BEIR FiQA-2018 is a financial question-answering benchmark from the BEIR collection. It contains:
- Financial forum posts and Stack Exchange questions as queries
- Expert-annotated relevance judgments (qrels)
- A corpus of financial documents
The dataset is automatically downloaded on first run and stored under data/fiqa/. The official BEIR test split is used. Query count is configurable via num_queries in config.yaml.
- Python 3.10+
- Google Gemini API key
git clone <repository-url>
cd rag-beir-benchmark
python -m venv .venv
source .venv/bin/activate # Linux/macOS
# .venv\Scripts\activate # Windows
pip install -r requirements.txtSet your Gemini API key:
export GOOGLE_API_KEY="your-api-key-here" # Linux/macOS
# set GOOGLE_API_KEY=your-api-key-here # WindowsRun the full benchmark from the project root:
python experiments/run_all.pyThis will:
- Download FiQA-2018 if missing
- Build BM25 and FAISS indexes (cached for subsequent runs)
- Run all four retrieval pipelines
- Generate answers with Gemini 2.5 Flash
- Evaluate with RAGAS metrics
- Save CSV results and leaderboard visualization
All parameters are in config.yaml:
dataset:
path: data/fiqa
beir_dataset: fiqa
split: test
top_k: 5
rerank_top_n: 20
num_queries: 50
embedding_model: BAAI/bge-small-en-v1.5
reranker_model: BAAI/bge-reranker-base
gemini_model: gemini-2.5-flashAdjust num_queries to control evaluation subset size. Set to 0 or a large value to use all queries.
| Metric | Description |
|---|---|
| Context Precision | Fraction of retrieved contexts that are relevant |
| Context Recall | Fraction of relevant contexts that were retrieved |
| Faithfulness | Whether the generated answer is grounded in retrieved context |
| Answer Relevancy | How relevant the generated answer is to the question |
| Metric | Description |
|---|---|
| Retrieval Latency | Time spent retrieving documents only (seconds) |
| End-to-End Latency | Time from query to final answer (seconds) |
After a successful run, find outputs in results/:
results/
├── bm25_results.csv
├── dense_results.csv
├── hybrid_results.csv
├── reranker_results.csv
├── leaderboard.csv
└── leaderboard.png
Example leaderboard (illustrative):
| Method | Context Precision | Context Recall | Faithfulness | Answer Relevancy | Retrieval Latency | End-to-End Latency |
|---|---|---|---|---|---|---|
| Hybrid + Reranker | 0.72 | 0.68 | 0.85 | 0.79 | 0.45 | 1.82 |
| Hybrid | 0.65 | 0.61 | 0.78 | 0.74 | 0.12 | 1.49 |
| Dense | 0.58 | 0.55 | 0.71 | 0.68 | 0.08 | 1.45 |
| BM25 | 0.51 | 0.48 | 0.64 | 0.61 | 0.02 | 1.39 |
Actual scores depend on query subset, API latency, and model versions.

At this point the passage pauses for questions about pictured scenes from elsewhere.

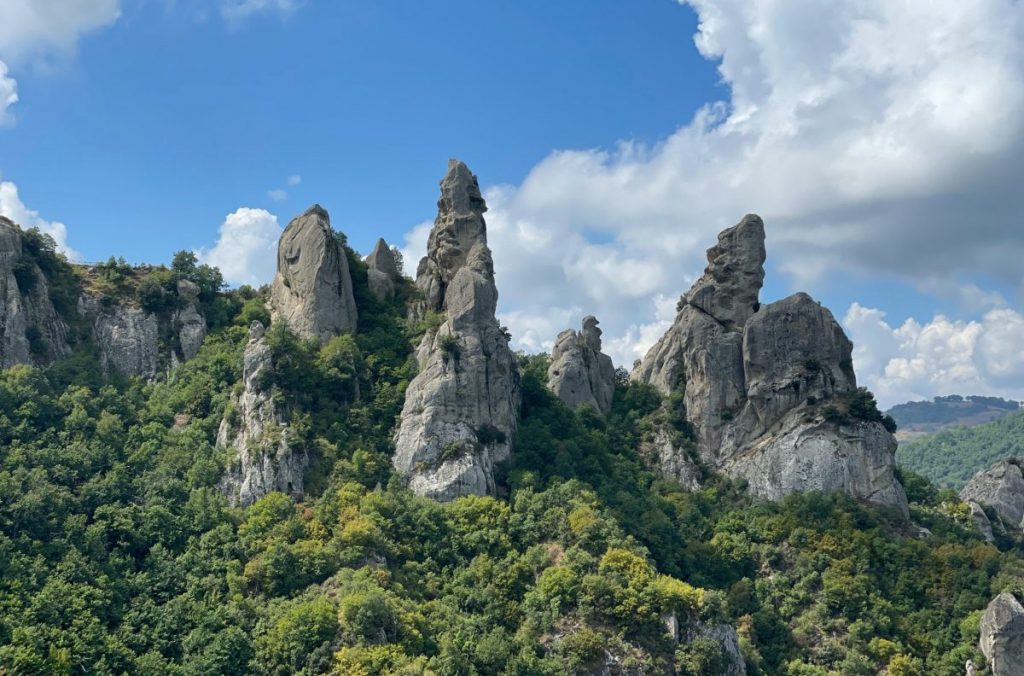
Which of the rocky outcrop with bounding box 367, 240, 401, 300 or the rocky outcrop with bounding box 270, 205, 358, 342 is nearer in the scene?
the rocky outcrop with bounding box 270, 205, 358, 342

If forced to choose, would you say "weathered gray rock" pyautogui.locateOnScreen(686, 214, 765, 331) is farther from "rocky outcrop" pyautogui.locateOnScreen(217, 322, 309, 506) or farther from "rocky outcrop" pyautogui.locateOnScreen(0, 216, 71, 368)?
"rocky outcrop" pyautogui.locateOnScreen(0, 216, 71, 368)

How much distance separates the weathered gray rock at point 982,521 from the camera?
88.3 m

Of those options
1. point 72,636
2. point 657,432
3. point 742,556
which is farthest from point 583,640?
point 657,432

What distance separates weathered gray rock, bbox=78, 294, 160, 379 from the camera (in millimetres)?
88375

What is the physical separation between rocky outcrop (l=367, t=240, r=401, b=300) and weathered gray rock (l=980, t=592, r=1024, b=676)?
180 feet

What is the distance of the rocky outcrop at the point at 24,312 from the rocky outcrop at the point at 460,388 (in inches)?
1161

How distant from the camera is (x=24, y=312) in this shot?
8475 centimetres

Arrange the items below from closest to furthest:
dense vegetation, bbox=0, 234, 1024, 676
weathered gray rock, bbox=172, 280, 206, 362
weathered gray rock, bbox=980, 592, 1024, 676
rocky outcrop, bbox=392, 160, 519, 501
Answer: dense vegetation, bbox=0, 234, 1024, 676 < weathered gray rock, bbox=980, 592, 1024, 676 < rocky outcrop, bbox=392, 160, 519, 501 < weathered gray rock, bbox=172, 280, 206, 362

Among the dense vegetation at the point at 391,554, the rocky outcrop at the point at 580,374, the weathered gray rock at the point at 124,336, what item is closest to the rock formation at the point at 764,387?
the dense vegetation at the point at 391,554

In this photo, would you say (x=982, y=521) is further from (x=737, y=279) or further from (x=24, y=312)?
(x=24, y=312)

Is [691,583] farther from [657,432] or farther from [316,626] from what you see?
[316,626]

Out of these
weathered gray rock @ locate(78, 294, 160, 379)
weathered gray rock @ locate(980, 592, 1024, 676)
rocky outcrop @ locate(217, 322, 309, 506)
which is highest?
weathered gray rock @ locate(78, 294, 160, 379)

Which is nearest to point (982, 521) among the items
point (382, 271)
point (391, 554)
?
point (391, 554)

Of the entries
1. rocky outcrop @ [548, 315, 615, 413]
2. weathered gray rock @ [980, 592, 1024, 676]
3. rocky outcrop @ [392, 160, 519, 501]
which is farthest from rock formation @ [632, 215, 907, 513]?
rocky outcrop @ [392, 160, 519, 501]
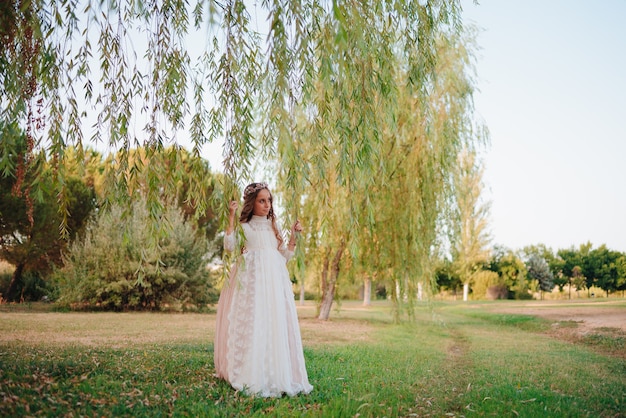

- Query expansion — Add HyDE or multi-query retrieval to improve recall
- Larger query sets — Scale evaluation to the full FiQA test set
- Additional datasets — Extend benchmark to BEIR NFCorpus, SciFact, or custom corpora
- Chunking strategies — Compare fixed-size vs. semantic chunking for long documents
- Cost tracking — Log Gemini token usage and API cost per pipeline
- Statistical significance — Add bootstrap confidence intervals for metric comparisons
- Ablation studies — Isolate impact of RRF parameter
k, rerank candidate count, and embedding model choice
rag-beir-benchmark/
├── config.yaml
├── requirements.txt
├── README.md
├── utils.py
├── data/
├── ingestion/
│ ├── load_beir.py
│ └── embeddings.py
├── retrieval/
│ ├── bm25.py
│ ├── dense.py
│ ├── hybrid.py
│ └── reranker.py
├── generation/
│ └── gemini_generator.py
├── evaluation/
│ ├── ragas_eval.py
│ └── latency_eval.py
├── experiments/
│ └── run_all.py
├── visualization/
│ └── leaderboard.py
└── results/
This project is intended for research and portfolio use. BEIR datasets are subject to their respective licenses. Model weights are governed by their Hugging Face model cards.